--- Избранный отрывок ---
_ _ _ _

Так идея монашества приводит к идее иерархии орденов. И это не личный взгляд Бернарда, а распространённое воззрение, выражающееся в отношении масс и самой церкви к разным орденам. Порядок членов иерархического ряда видоизменяется в соответствии с временными условиями и личными симпатиями, но сама идея иерархии остается неизменной. Соборными постановлениями и мерами папства внешне объединялось монашество, [104] и в тех и в других находил себе выражение общемонашеский идеал. Соборные постановления часто не различали между отдельными орденами, регулируя жизнь монахов вообще. Сильным нивелирующим и объединяющим моментом было проведение обязательности общих соборов аббатов всякого ордена по образцу организации цистерцианцев, в XII веке по своему общецерковному значению заменивших клюнийцев. Такие общие соборы предписал уже Иннокентий III своим обращённым к Субъяко, но потом распространённым на всю церковь декретом. Окончательно же они были проведены постановлением IV Латеранского собора (1215 г.). «Впредь в каждой церковной провинции каждое трёхлетие должны созываться общие соборы всякого ранее их не созывавшего ордена. На эти соборы должны являться все аббаты, а от тех монастырей, где аббатов нет, приоры. Никто из них не может брать с собою более шести лошадей и восьми человек. В начале действия этого нового установления на каждый такой общий собор должно приглашать двух цистерцианских аббатов, потому что такие собрания уже давно существуют у цистерцианцев. Эти два цистерцианца избирают двух из присутствующих и вместе с ними председательствуют. Примером для всего должны служить цистерцианские соборы, и их постановлениями надо руководствоваться при вопросе о реформе ордена, соблюдении устава и т.д. Все, постановлённое всеми и подтверждённое четырьмя председателями, должно соблюдаться. На каждом общем соборе назначается также место для следующего. Все присутствующие должны жить сообща (in vita conmmni), хотя бы и во многих помещениях, и разлагать расходы между собой. Также они должны избрать пригодных лиц, которые бы именем папы визитировали и реформировали все мужские и женские монастыри провинции и указывали епископу на негодных, подлежащих низложению, настоятелей. Сверх того, каждый епископ должен стремиться к улучшению жизни в подчинённых ему монастырях».

2. Мы уже знаем, какую крупную роль монашество играло в церкви, опиравшейся в своей реформаторской деятельности на клюнизм, искавшей защиты от схизмы в лоне цистерцианцев, избиравшей монахов в папы и слушавшейся увещаний св. Бернарда. Может быть, менее ярка, но не менее, если не более значительна, роль монашества в местных церквах. Видное место занимает оно в социальной и политической жизни. Но, может быть, важнее влияние не самого монашества, а выражаемого им аскетического идеала, утвердившего своё господство и в церкви, и в религиозном мировоззрении общества.

_ _ _ _

--- Исходные строки ---
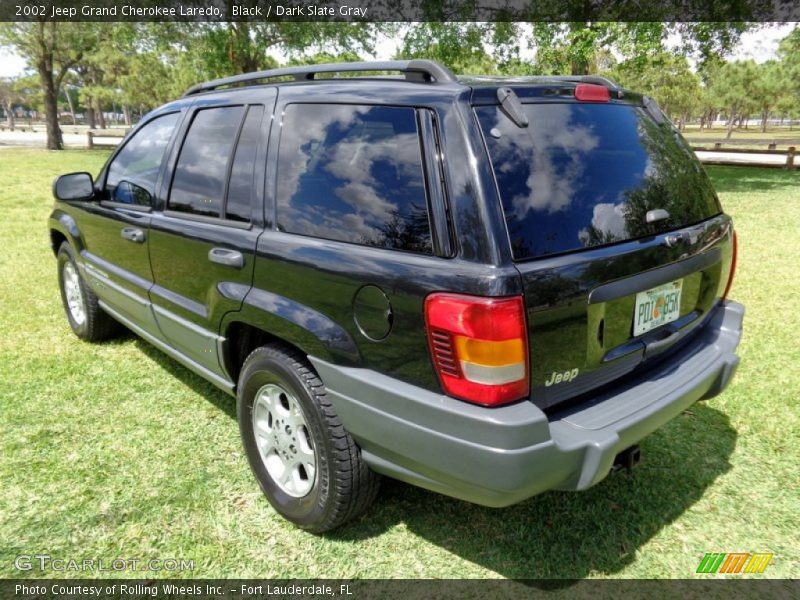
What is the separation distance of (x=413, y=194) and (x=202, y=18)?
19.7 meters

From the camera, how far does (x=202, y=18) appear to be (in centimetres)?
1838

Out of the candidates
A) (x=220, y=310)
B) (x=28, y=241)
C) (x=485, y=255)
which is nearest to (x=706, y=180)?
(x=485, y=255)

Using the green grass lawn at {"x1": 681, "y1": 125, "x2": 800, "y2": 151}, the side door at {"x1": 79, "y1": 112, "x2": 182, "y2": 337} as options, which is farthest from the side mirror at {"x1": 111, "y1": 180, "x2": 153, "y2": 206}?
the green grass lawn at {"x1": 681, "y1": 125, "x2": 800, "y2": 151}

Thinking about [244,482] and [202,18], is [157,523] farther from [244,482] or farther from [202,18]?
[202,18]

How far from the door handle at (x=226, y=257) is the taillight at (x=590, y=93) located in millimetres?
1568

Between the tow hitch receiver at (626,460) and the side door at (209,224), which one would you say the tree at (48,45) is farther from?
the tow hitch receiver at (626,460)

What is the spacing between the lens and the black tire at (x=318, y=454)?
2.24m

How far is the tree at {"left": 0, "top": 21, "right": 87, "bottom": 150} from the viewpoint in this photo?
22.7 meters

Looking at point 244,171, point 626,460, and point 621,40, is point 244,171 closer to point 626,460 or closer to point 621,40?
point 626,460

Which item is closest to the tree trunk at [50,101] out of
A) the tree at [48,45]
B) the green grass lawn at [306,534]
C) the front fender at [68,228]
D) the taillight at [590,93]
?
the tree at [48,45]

_ _ _ _

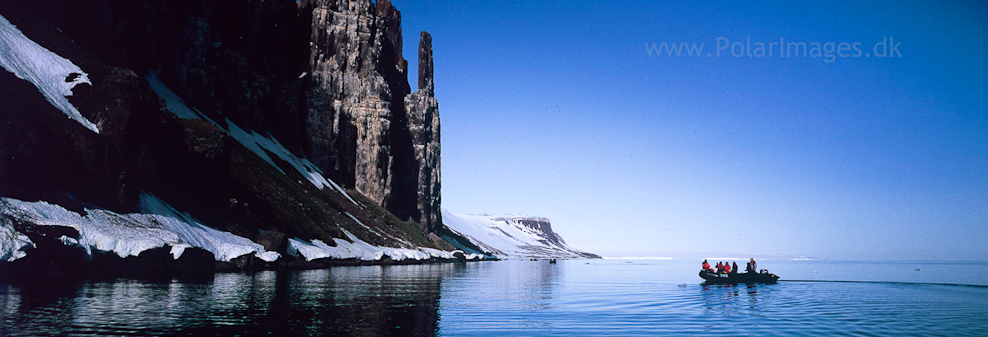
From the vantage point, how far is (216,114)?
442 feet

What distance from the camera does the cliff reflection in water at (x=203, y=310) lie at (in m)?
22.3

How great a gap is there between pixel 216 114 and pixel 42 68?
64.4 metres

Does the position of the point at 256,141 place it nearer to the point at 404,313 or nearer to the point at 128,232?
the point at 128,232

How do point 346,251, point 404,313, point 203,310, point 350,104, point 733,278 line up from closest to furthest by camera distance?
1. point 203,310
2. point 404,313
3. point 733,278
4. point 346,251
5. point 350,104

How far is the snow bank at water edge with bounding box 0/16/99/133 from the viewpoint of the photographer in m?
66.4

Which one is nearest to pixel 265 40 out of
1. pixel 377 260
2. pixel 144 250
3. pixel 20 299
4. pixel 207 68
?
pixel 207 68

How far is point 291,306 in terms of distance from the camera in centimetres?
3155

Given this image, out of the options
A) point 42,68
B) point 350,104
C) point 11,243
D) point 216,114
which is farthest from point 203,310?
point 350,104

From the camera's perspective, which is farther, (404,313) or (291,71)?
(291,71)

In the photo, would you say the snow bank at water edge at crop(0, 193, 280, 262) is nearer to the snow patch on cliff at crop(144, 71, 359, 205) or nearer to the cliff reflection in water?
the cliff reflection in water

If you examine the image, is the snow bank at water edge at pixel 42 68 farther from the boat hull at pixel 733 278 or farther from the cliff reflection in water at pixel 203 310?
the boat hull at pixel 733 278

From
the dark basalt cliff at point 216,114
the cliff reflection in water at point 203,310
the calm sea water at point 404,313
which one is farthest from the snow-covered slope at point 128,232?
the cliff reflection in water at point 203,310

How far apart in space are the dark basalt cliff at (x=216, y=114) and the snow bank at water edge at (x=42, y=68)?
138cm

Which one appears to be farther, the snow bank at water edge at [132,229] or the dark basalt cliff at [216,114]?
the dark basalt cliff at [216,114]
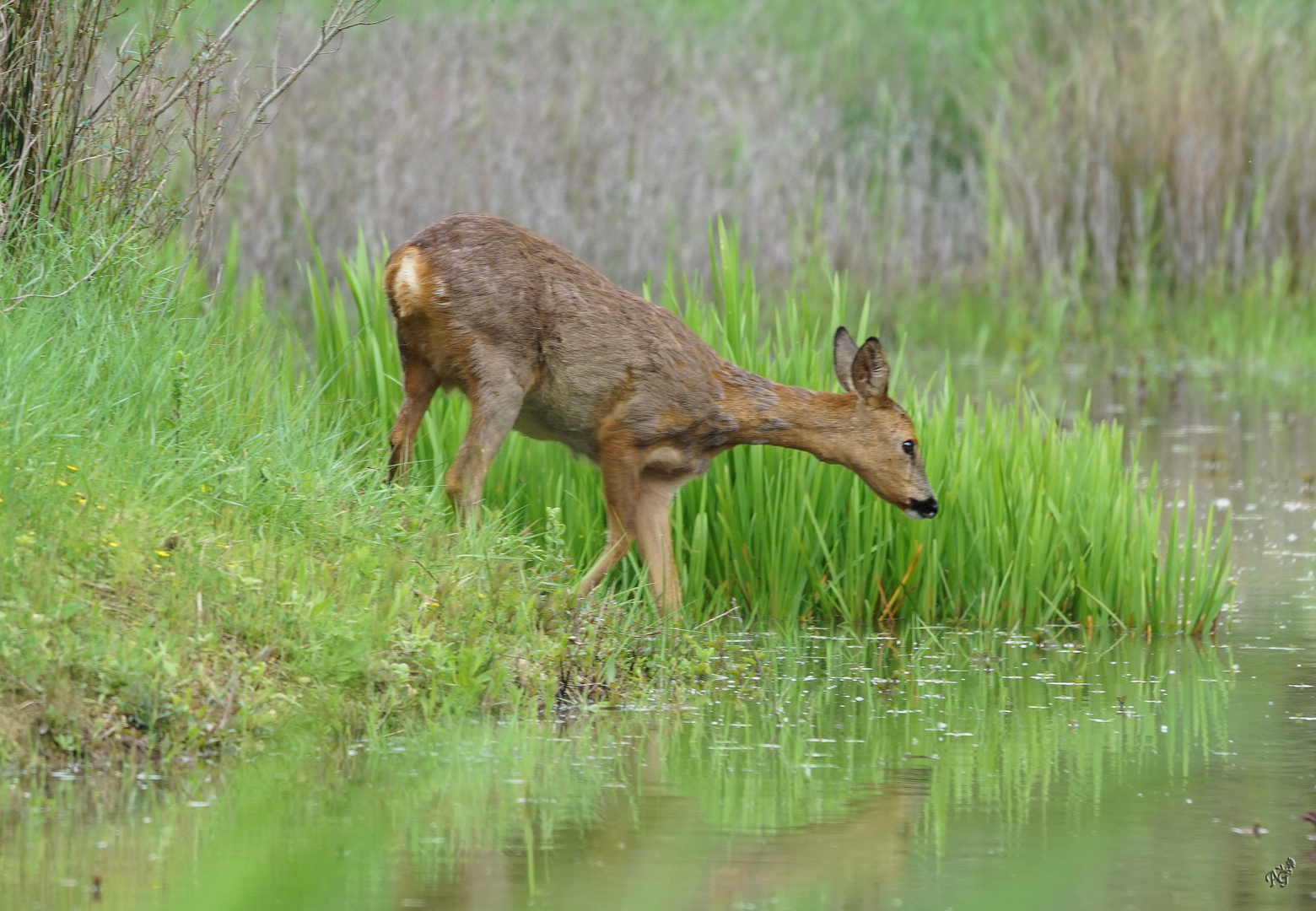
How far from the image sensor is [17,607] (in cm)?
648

_ _ _ _

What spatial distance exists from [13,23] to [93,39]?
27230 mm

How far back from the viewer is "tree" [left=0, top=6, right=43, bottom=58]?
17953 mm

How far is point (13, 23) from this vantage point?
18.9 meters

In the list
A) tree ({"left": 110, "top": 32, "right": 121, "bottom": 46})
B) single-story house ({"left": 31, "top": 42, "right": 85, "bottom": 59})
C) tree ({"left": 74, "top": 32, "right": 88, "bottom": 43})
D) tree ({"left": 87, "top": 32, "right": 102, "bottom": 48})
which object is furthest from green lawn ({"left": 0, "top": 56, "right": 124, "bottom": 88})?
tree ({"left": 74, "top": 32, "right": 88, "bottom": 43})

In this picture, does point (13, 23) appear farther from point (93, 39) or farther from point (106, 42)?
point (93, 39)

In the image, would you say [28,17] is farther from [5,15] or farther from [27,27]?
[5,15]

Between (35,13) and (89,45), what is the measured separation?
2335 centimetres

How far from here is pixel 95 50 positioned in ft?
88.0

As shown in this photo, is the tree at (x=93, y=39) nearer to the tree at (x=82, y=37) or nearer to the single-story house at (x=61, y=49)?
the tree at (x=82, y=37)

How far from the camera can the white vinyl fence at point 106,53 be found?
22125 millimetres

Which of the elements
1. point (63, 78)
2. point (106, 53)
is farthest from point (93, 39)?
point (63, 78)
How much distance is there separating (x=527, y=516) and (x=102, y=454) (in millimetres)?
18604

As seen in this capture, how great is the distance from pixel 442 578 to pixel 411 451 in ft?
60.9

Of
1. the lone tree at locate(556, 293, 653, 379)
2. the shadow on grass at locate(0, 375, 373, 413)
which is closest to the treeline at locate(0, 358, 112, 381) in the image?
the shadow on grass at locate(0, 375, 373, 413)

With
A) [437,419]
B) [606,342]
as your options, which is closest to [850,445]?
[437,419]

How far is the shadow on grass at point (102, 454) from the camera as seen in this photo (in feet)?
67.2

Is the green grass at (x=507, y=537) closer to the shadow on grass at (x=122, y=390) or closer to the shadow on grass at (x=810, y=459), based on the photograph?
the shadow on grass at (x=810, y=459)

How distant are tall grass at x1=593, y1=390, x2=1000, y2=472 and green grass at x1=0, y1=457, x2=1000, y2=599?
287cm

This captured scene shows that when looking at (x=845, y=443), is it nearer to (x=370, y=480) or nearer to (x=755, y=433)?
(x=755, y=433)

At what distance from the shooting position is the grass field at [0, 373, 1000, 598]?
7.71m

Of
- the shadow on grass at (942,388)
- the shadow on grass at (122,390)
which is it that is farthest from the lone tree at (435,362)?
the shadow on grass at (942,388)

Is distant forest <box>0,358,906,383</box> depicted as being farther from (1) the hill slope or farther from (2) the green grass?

_ _ _ _

--- Цель задания ---
Воспроизведите без изменений часть отрывка о монашестве: начните с места, где стоят слова «2. Мы уже знаем, какую», и остановитесь после слов «религиозном мировоззрении общества.».

--- Ответ ---
2. Мы уже знаем, какую крупную роль монашество играло в церкви, опиравшейся в своей реформаторской деятельности на клюнизм, искавшей защиты от схизмы в лоне цистерцианцев, избиравшей монахов в папы и слушавшейся увещаний св. Бернарда. Может быть, менее ярка, но не менее, если не более значительна, роль монашества в местных церквах. Видное место занимает оно в социальной и политической жизни. Но, может быть, важнее влияние не самого монашества, а выражаемого им аскетического идеала, утвердившего своё господство и в церкви, и в религиозном мировоззрении общества.